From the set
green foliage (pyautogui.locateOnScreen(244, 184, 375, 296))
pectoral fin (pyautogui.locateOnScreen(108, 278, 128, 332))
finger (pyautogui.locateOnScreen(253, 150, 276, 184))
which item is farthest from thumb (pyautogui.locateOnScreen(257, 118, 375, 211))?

--------------------

● **GOAL**
Rewrite the lines above as a numbered list, omitting any blank lines.

● **FINISHED TASK**
1. From the set
2. green foliage (pyautogui.locateOnScreen(244, 184, 375, 296))
3. pectoral fin (pyautogui.locateOnScreen(108, 278, 128, 332))
4. finger (pyautogui.locateOnScreen(253, 150, 276, 184))
5. which item is farthest from thumb (pyautogui.locateOnScreen(257, 118, 375, 211))?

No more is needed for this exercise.